Rows of spatial question data

** begin **

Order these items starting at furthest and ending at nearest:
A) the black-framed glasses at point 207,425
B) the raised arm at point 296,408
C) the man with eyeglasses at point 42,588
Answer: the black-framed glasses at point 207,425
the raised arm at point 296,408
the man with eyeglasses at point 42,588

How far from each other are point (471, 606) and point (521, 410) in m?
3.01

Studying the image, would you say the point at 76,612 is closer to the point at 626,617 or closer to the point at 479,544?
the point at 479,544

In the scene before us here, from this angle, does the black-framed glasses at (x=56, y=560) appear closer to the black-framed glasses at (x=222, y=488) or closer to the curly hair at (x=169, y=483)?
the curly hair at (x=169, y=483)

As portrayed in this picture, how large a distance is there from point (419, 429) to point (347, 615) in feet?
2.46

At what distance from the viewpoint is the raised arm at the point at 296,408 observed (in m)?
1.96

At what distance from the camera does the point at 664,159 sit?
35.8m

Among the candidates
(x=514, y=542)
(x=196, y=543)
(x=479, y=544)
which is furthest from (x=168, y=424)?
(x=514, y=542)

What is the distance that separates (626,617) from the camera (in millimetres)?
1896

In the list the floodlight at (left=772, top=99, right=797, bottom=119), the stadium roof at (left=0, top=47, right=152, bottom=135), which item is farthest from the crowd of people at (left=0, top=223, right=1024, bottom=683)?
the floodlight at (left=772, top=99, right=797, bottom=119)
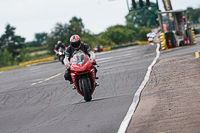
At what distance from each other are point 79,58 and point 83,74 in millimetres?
423

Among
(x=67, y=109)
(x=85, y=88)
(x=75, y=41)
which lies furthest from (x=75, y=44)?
(x=67, y=109)

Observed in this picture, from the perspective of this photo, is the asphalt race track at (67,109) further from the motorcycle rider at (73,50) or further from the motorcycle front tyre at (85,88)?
the motorcycle rider at (73,50)

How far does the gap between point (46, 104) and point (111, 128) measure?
4.63 metres

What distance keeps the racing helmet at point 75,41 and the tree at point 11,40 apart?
106691 millimetres

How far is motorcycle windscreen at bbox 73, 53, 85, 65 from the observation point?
1098 cm

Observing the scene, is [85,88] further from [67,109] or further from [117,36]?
[117,36]

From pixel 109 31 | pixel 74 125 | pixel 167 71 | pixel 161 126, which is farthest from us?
pixel 109 31

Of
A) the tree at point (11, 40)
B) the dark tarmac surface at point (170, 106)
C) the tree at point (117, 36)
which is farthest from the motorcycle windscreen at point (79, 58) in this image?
Answer: the tree at point (11, 40)

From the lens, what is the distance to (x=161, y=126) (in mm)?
7066

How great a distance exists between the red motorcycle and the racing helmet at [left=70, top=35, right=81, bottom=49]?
37 cm

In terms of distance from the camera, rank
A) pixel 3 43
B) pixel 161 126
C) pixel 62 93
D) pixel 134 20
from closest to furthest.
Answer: pixel 161 126 < pixel 62 93 < pixel 3 43 < pixel 134 20

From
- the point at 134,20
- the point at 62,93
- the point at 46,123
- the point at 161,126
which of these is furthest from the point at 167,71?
the point at 134,20

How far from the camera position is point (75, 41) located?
447 inches

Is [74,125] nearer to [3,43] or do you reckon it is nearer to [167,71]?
[167,71]
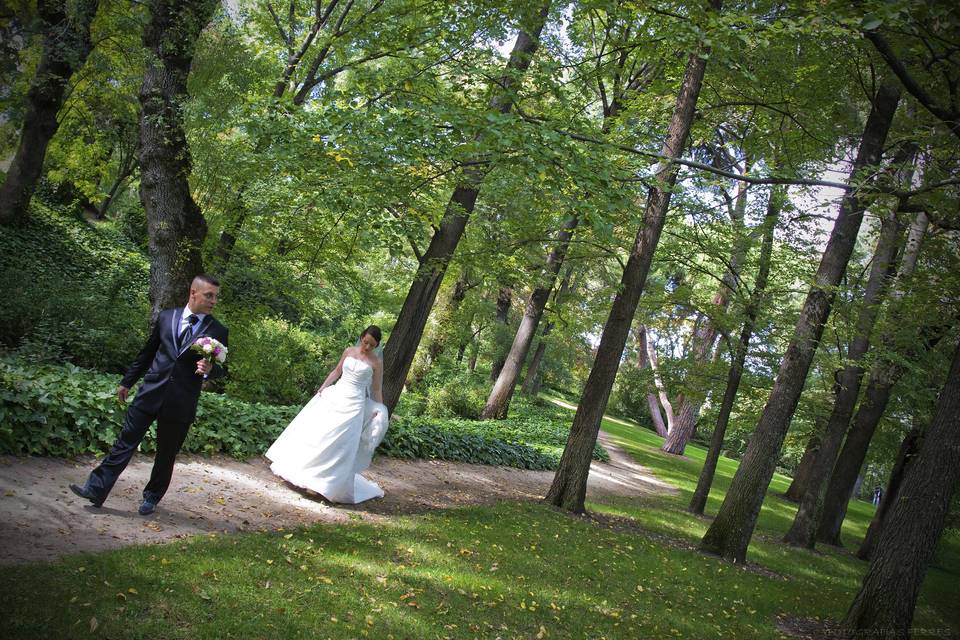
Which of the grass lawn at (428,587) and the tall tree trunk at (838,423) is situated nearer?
the grass lawn at (428,587)

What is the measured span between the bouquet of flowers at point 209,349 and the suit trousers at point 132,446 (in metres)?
0.60

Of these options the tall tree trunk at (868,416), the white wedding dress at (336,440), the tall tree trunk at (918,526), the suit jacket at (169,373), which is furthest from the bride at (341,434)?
the tall tree trunk at (868,416)

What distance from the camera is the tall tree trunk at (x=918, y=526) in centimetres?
619

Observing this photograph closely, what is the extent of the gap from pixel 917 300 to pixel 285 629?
38.0 ft

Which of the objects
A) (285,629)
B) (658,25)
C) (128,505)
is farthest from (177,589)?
(658,25)

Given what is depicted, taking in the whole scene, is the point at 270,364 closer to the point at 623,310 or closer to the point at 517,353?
the point at 623,310

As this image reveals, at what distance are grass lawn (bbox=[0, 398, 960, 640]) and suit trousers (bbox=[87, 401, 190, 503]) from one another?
82 cm

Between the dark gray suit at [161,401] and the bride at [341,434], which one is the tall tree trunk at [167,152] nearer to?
the bride at [341,434]

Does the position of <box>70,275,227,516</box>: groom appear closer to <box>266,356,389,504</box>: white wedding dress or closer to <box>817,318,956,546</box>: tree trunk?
<box>266,356,389,504</box>: white wedding dress

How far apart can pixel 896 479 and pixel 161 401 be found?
16.7 meters

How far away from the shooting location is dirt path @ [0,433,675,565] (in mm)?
4520

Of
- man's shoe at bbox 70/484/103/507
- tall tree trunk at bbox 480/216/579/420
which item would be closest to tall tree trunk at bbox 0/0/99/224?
man's shoe at bbox 70/484/103/507

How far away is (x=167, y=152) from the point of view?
386 inches

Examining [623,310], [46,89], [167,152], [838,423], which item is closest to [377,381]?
[623,310]
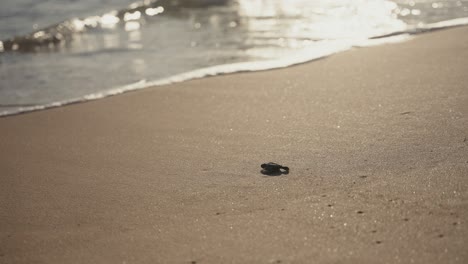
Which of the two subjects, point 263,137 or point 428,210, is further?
point 263,137

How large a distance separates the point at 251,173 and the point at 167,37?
15.9ft

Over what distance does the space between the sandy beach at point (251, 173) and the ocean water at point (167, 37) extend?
0.81m

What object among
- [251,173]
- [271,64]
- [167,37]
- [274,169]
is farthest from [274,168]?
[167,37]

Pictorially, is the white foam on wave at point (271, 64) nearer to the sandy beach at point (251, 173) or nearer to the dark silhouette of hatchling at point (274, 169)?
the sandy beach at point (251, 173)

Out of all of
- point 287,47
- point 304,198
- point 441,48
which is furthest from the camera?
point 287,47

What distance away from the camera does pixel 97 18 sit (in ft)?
32.2

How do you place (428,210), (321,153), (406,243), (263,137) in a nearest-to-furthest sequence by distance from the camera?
(406,243) < (428,210) < (321,153) < (263,137)

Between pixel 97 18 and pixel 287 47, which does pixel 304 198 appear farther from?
pixel 97 18

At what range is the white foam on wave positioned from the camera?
17.7 ft

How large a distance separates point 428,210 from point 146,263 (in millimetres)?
A: 1089

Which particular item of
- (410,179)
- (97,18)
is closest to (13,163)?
(410,179)

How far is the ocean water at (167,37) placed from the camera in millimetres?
5961

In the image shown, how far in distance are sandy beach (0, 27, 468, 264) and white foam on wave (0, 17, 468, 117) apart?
25cm

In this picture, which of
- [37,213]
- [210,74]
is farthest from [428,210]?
[210,74]
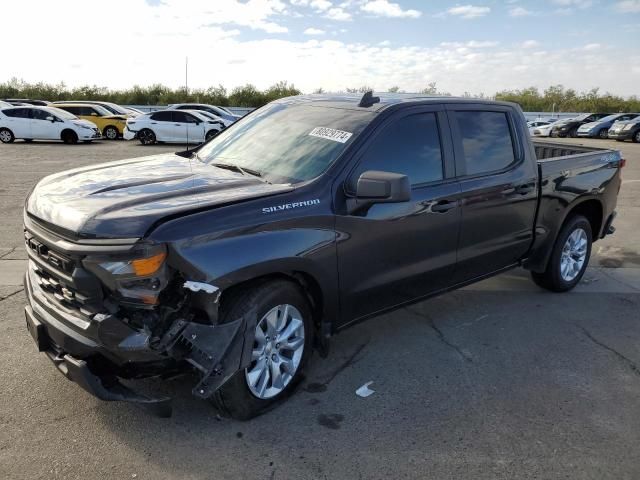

** end **

Turn every line of the items above into a JSON list of strings, one string per line, with blank lines omitted. Leave the pictures out of the list.

◆ **Solution to the problem**
[
  "Order these items starting at furthest and ending at nearest:",
  "A) the black-framed glasses at point 207,425",
  "B) the raised arm at point 296,408",
  "C) the man with eyeglasses at point 42,588",
  "Answer: the black-framed glasses at point 207,425",
  "the raised arm at point 296,408",
  "the man with eyeglasses at point 42,588",
  "How far from each other are point (471, 606) and point (521, 410) in m?",
  "3.01",
  "Studying the image, would you say the point at 76,612 is closer to the point at 626,617 or closer to the point at 479,544?",
  "the point at 479,544",
  "In the scene before us here, from this angle, does the black-framed glasses at (x=56, y=560) appear closer to the black-framed glasses at (x=222, y=488) or closer to the curly hair at (x=169, y=483)?",
  "the curly hair at (x=169, y=483)",
  "As portrayed in this picture, how large a distance is there from point (419, 429) to point (347, 615) in feet?",
  "2.46",
  "At what distance from the viewpoint is the raised arm at the point at 296,408 observed (in m)?",
  "1.96",
  "At what distance from the camera does the point at 664,159 sit?",
  "35.8m",
  "Among the candidates",
  "(x=514, y=542)",
  "(x=196, y=543)",
  "(x=479, y=544)",
  "which is furthest from (x=168, y=424)?",
  "(x=514, y=542)",
  "What is the distance that separates (626,617) from the camera (in millimetres)?",
  "1896",
  "In the list the floodlight at (left=772, top=99, right=797, bottom=119), the stadium roof at (left=0, top=47, right=152, bottom=135), which item is farthest from the crowd of people at (left=0, top=223, right=1024, bottom=683)?",
  "the floodlight at (left=772, top=99, right=797, bottom=119)",
  "At what distance from each other are point 79,58 and point 83,74 in millimetres?",
  "423",
  "Among",
  "(x=67, y=109)",
  "(x=85, y=88)",
  "(x=75, y=41)",
  "which lies furthest from (x=75, y=44)?",
  "(x=67, y=109)",
  "Observed in this picture, from the perspective of this photo, is the asphalt race track at (67,109) further from the motorcycle rider at (73,50) or further from the motorcycle front tyre at (85,88)?",
  "the motorcycle rider at (73,50)",
  "How far does the gap between point (46, 104) and point (111, 128) measure?",
  "4.63 metres",
  "What distance keeps the racing helmet at point 75,41 and the tree at point 11,40 apart?",
  "106691 millimetres",
  "How far is motorcycle windscreen at bbox 73, 53, 85, 65 from the observation point?",
  "1098 cm",
  "Observing the scene, is [85,88] further from [67,109] or further from [117,36]?",
  "[117,36]",
  "From pixel 109 31 | pixel 74 125 | pixel 167 71 | pixel 161 126, which is farthest from us?",
  "pixel 109 31",
  "Of",
  "A) the tree at point (11, 40)",
  "B) the dark tarmac surface at point (170, 106)",
  "C) the tree at point (117, 36)",
  "which is farthest from the motorcycle windscreen at point (79, 58) in this image?",
  "Answer: the tree at point (11, 40)",
  "From the lens, what is the distance to (x=161, y=126) (in mm)?",
  "7066",
  "How great a distance exists between the red motorcycle and the racing helmet at [left=70, top=35, right=81, bottom=49]?",
  "37 cm",
  "In terms of distance from the camera, rank",
  "A) pixel 3 43",
  "B) pixel 161 126",
  "C) pixel 62 93",
  "D) pixel 134 20",
  "from closest to furthest.",
  "Answer: pixel 161 126 < pixel 62 93 < pixel 3 43 < pixel 134 20",
  "From",
  "- the point at 134,20",
  "- the point at 62,93",
  "- the point at 46,123",
  "- the point at 161,126",
  "which of these is furthest from the point at 167,71?",
  "the point at 134,20",
  "How far from the camera position is point (75, 41) located?",
  "447 inches",
  "Is [74,125] nearer to [3,43] or do you reckon it is nearer to [167,71]?",
  "[167,71]",
  "Which of the grass lawn at (428,587) and the tall tree trunk at (838,423) is situated nearer?",
  "the grass lawn at (428,587)",
  "What is the measured span between the bouquet of flowers at point 209,349 and the suit trousers at point 132,446 (in metres)?",
  "0.60",
  "Of these options the tall tree trunk at (868,416), the white wedding dress at (336,440), the tall tree trunk at (918,526), the suit jacket at (169,373), which is furthest from the bride at (341,434)?",
  "the tall tree trunk at (868,416)",
  "What distance from the camera is the tall tree trunk at (x=918, y=526) in centimetres?",
  "619",
  "Observing this photograph closely, what is the extent of the gap from pixel 917 300 to pixel 285 629?",
  "38.0 ft",
  "Which of the objects",
  "A) (285,629)",
  "B) (658,25)",
  "C) (128,505)",
  "is farthest from (177,589)?",
  "(658,25)",
  "Given what is depicted, taking in the whole scene, is the point at 270,364 closer to the point at 623,310 or closer to the point at 517,353?",
  "the point at 623,310",
  "As this image reveals, at what distance are grass lawn (bbox=[0, 398, 960, 640]) and suit trousers (bbox=[87, 401, 190, 503]) from one another?",
  "82 cm",
  "Between the dark gray suit at [161,401] and the bride at [341,434], which one is the tall tree trunk at [167,152] nearer to?",
  "the bride at [341,434]",
  "Does the position of <box>70,275,227,516</box>: groom appear closer to <box>266,356,389,504</box>: white wedding dress or closer to <box>817,318,956,546</box>: tree trunk?",
  "<box>266,356,389,504</box>: white wedding dress",
  "How far apart can pixel 896 479 and pixel 161 401 be found?",
  "16.7 meters",
  "How far away from the shooting location is dirt path @ [0,433,675,565] (in mm)?",
  "4520",
  "Of",
  "- man's shoe at bbox 70/484/103/507",
  "- tall tree trunk at bbox 480/216/579/420",
  "which item would be closest to tall tree trunk at bbox 0/0/99/224?",
  "man's shoe at bbox 70/484/103/507",
  "How far away is (x=167, y=152) from the point of view?",
  "386 inches",
  "Examining [623,310], [46,89], [167,152], [838,423], which item is closest to [377,381]?",
  "[623,310]",
  "Which of the two subjects, point 263,137 or point 428,210, is further?",
  "point 263,137",
  "How large a distance separates the point at 251,173 and the point at 167,37?",
  "15.9ft",
  "Over what distance does the space between the sandy beach at point (251, 173) and the ocean water at point (167, 37) extend?",
  "0.81m",
  "What object among",
  "- [251,173]",
  "- [271,64]",
  "- [167,37]",
  "- [274,169]",
  "is farthest from [274,168]?",
  "[167,37]",
  "Pictorially, is the white foam on wave at point (271, 64) nearer to the sandy beach at point (251, 173) or nearer to the dark silhouette of hatchling at point (274, 169)?",
  "the sandy beach at point (251, 173)",
  "Out of all of",
  "- point 287,47",
  "- point 304,198",
  "- point 441,48",
  "which is furthest from the camera?",
  "point 287,47",
  "What distance away from the camera does pixel 97 18 sit (in ft)?",
  "32.2",
  "How do you place (428,210), (321,153), (406,243), (263,137) in a nearest-to-furthest sequence by distance from the camera?",
  "(406,243) < (428,210) < (321,153) < (263,137)",
  "Between pixel 97 18 and pixel 287 47, which does pixel 304 198 appear farther from?",
  "pixel 97 18",
  "At what range is the white foam on wave positioned from the camera?",
  "17.7 ft",
  "How large a distance separates point 428,210 from point 146,263 (in millimetres)?",
  "A: 1089",
  "Which particular item of",
  "- (410,179)",
  "- (97,18)",
  "is closest to (13,163)?",
  "(410,179)",
  "How far is the ocean water at (167,37) placed from the camera in millimetres?",
  "5961",
  "In the image shown, how far in distance are sandy beach (0, 27, 468, 264) and white foam on wave (0, 17, 468, 117) apart?",
  "25cm",
  "In this picture, which of",
  "- [37,213]",
  "- [210,74]",
  "is farthest from [428,210]?",
  "[210,74]"
]